Bagian Tujuh

6 1 0
                                    

Pagi ini Aurel mengajak kami bertemu seseorang. Kami duduk di coffe shop tanpa memesan apa pun, tetapi empat gelas kopi sudah tersaji di meja kami.

"Kak Yuna datang." Aurel memberitahu.

Aku menoleh, perempuan dengan tubuh mungil dan rambut tetgerai. Aku tidak mau mengungkapkan kesan pertama bertemu Kak Yuna ini. Dari cerita Aurel semalam, dia lebih tua 5 tahun dari kami.

"Aurel apa kabar?" sapa dia dahulu.

"Baik, Kak. Kak Yuna sama Kak Bastian, baik?" tanya balik Aurel. Secara bergantian Kak Yuna menyalami kami.

"Baik.

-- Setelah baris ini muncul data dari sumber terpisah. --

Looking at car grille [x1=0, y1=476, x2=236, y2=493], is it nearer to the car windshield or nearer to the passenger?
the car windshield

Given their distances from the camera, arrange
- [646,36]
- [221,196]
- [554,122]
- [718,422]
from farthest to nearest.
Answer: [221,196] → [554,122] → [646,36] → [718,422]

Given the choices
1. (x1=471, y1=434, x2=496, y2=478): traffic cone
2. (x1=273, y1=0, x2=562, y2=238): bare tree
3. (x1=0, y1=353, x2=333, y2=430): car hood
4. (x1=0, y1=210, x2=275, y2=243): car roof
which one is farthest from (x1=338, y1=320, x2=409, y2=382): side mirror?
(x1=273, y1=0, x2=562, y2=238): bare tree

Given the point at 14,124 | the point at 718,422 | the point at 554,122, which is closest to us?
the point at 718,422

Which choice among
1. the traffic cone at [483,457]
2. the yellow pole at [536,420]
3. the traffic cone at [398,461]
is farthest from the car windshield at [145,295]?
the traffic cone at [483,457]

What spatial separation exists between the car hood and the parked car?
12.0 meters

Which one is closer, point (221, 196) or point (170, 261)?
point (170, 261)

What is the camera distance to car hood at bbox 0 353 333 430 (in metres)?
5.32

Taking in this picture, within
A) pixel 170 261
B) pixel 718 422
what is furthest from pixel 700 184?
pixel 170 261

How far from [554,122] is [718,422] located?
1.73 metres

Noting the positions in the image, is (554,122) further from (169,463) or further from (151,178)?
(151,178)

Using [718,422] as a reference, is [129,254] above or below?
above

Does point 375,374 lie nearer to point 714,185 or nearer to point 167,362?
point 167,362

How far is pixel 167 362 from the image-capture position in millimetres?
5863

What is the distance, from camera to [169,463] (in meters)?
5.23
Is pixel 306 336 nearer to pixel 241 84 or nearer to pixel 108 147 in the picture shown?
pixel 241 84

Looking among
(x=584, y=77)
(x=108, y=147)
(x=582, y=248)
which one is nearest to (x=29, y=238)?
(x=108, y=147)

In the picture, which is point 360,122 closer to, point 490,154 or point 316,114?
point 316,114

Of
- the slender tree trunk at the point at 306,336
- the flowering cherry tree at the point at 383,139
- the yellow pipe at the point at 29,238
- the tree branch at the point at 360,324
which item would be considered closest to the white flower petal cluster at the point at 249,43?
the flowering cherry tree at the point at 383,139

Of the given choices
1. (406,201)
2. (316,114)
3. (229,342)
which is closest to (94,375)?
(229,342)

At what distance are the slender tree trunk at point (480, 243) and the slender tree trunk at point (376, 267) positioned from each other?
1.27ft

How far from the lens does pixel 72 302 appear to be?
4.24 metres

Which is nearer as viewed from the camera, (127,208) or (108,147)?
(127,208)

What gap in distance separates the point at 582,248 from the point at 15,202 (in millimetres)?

Ini yang kamu ceritain semalam?"

"Iya, kak. Ini Elena, Rovel, dan Arman."

Aku tersenyum membalas senyum Kak Yuna ini. Rasanya berbanding terbalik antara cerita Aurel dan setelah bertemu langsung.

"Elena kayaknya butuh bantuan Kakak. Dia anak salah satu bandar narkoba. Keselamatannya terancam sekarang," jelas Aurel.

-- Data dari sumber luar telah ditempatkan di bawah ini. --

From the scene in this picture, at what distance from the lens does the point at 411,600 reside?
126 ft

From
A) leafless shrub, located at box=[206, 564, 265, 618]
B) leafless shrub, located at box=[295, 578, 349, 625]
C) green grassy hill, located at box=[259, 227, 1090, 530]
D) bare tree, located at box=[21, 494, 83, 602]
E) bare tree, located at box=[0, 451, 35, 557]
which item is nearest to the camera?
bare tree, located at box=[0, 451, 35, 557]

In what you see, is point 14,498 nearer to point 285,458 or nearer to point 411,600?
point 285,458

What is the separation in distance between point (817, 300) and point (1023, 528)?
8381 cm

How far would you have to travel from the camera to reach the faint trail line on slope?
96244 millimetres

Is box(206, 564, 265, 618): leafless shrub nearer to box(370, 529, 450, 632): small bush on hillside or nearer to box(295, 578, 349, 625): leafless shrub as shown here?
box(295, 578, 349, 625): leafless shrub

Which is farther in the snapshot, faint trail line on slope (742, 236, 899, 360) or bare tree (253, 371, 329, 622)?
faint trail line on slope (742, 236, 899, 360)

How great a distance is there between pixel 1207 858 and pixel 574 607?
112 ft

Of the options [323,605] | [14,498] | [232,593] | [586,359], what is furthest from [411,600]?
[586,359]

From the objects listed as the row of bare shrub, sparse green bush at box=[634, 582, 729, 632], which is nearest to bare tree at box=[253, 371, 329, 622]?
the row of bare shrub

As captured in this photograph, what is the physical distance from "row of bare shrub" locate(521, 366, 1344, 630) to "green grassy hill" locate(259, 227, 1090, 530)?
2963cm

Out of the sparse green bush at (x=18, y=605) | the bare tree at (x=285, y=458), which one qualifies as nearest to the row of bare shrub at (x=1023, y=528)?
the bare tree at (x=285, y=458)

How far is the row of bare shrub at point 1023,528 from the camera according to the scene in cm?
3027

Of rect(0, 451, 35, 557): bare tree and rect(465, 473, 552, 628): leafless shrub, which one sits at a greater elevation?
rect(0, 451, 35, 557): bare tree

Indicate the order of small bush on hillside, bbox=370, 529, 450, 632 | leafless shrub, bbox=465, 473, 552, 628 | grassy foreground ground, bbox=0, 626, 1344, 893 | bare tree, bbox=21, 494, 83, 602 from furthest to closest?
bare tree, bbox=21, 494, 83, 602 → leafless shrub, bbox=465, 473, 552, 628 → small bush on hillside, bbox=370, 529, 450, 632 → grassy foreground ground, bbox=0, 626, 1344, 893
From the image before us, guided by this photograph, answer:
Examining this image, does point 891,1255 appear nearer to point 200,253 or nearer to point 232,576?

"Aku bisa bantu apa?" tanya Kak Yuna sambil menatapku.

"Gue mau keluar dari semua ini," jawabku. Aurel langsung menyenggol tanganku.

"El, gak sopan tau," lirih Aurel.

"Gak papa, Rel. Terserah Elena mau manggil kayak gimana, yang penting dia nyaman."

"Maaf, Kak."

***

Arman dan Aurel pulang, kali ini aku meminta Rovel menemaniku mengikuti Kak Yuna ke salah satu makam umum. Makam yang dituju sampai, dua malam kembar dengan tanggal kematian sama. Sebenarnya kami ingin meminta tolong untuk keluar dari kejaran Hercules, bukan berziaran ke makam yang bahkan aku tidak kenal.

"Dua makam ini, mereka bersedia menukarkan nyawa untuk aku dan Bastian. Kami waktu itu dikejar agen intelejen Cakra Hitam karena aku mencuri chip berisi data seluruh anggota intel negeri ini. Aku mencuri itu karena ingin hidup bebas sama seperti kamu, Elena," terang Kak Yuna. Aku semakin tidak mengerti.

"Kalau saja aku tidak melibatkan Bastian, Tere, dan Febian. Mungkin saat ini Febian dan Tere masih bernapas. Aku tahu, mereka teman-teman yang sedia membantu apa pun situasiku. Tapi aku salah, karena yang bisa kabur dari belenggu-belenggu ini adalah kita sendiri," tambah Kak Yuna.

"Aku tahu, pasti kamu gak paham maksudku. El, yang bisa bebasin kamu dari kejaran Hercules itu kamu sendiri. Coba, kamu datengin dia baik-baik. Dia minta apa, pikirkan dampak positifnya."

"Kak, yang Hercules mau adalah kematian Elena, karena anaknya waktu itu mati pas jadi pacar Elena," jelasku.

"Kita bicara di mobil. Kakak cuman nunjukkin siapa yang kehilangan nyawa saat kejadian kakak dua tahun lalu. Kakak gak mau ada Tere dan Febian lain di dunia ini."

Kami kembali ke mobil Rovel. Sedari tadi aku tidak melihat Rovel bertingkah menyebalkan atau membuat Kak Yuna risih dengan tindakannya. Baguslah aku tidak perlu malu di depan mantan anggota intelejen ini. Aku tahu cara Aurel memperlakukan Kak Yuna dengan panggilan aku kamu, menunjukkan kalau Kak Yuna bukan orang sepele, walaupun sampai sekarang aku belum menemukan sisi power yang katanya sang pengendali bom.

Aurel menceritakan kalau Kak Yuna ahli cyber, merakit bom, pengintai, dan banyak hal fantastis lain. Tetapi mana? Yang terlihat hanya perempuan pemilik caffe shop langganan Aurel. Posturnya pun lebih tinggi aku. Ah, Aurel berbohong pasti.

Sempurna, Rovel di bangku pengemudi, sedang aku dan Kak Yuna di seat dua. Kami merenganggkan punggung sebelum memulai pembicaraan lagi.

"Kamu bilang, anaknya Hercules meninggal waktu pacaran sama kamu?" tanya Kak Yuna lebih dulu.